## Written task
From the line with "How great a gap lies between point" to the final line of the records, reproduce every line exactly and only those lines.

## Data for processing
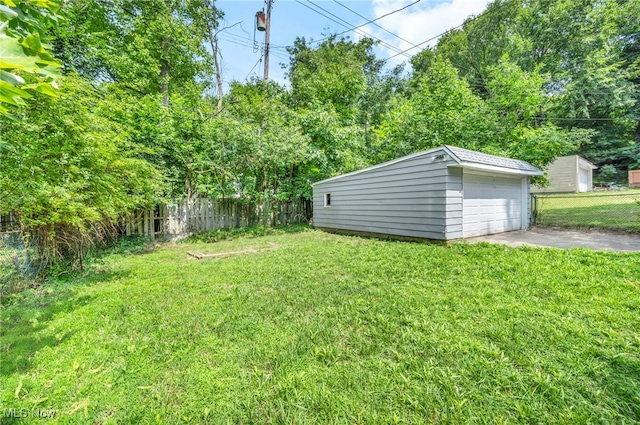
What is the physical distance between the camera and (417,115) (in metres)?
12.4

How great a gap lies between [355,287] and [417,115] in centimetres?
1108

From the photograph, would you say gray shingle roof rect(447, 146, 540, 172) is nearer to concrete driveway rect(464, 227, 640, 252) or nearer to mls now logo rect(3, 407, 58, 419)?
concrete driveway rect(464, 227, 640, 252)

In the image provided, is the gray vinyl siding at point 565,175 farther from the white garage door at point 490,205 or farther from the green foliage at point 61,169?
the green foliage at point 61,169

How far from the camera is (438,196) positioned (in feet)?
20.6

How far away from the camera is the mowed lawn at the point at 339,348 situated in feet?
5.74

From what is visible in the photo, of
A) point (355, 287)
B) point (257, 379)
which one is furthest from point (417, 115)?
point (257, 379)

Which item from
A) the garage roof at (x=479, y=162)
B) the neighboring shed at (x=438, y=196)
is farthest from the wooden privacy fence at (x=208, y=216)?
the garage roof at (x=479, y=162)

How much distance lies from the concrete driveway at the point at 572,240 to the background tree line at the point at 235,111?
3489 millimetres

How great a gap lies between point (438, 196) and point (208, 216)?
7.82m

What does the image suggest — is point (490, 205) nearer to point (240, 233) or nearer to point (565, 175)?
point (240, 233)

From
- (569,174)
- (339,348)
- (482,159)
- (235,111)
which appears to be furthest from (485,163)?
(569,174)

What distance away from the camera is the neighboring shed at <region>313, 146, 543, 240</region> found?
20.5ft

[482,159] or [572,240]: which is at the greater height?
[482,159]

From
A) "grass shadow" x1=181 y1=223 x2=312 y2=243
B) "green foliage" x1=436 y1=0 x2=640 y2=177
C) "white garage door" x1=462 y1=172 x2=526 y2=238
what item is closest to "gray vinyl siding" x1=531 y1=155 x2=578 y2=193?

## Result for this exercise
How great a gap lies between point (438, 196) and point (208, 216)?
7.82m

What does the image suggest — is point (490, 205) nearer to point (240, 233) or nearer to point (565, 175)?
point (240, 233)

From
- (569,174)
- (339,348)
- (482,159)
- (235,111)
which appears to be furthest from (485,163)?
(569,174)

What distance away from the camera is the neighboring shed at <region>313, 146, 543, 240</region> found?
20.5ft

[482,159] or [572,240]: which is at the greater height?
[482,159]

From
A) "grass shadow" x1=181 y1=223 x2=312 y2=243
B) "green foliage" x1=436 y1=0 x2=640 y2=177
C) "white garage door" x1=462 y1=172 x2=526 y2=238
what item is closest to "gray vinyl siding" x1=531 y1=155 x2=578 y2=193?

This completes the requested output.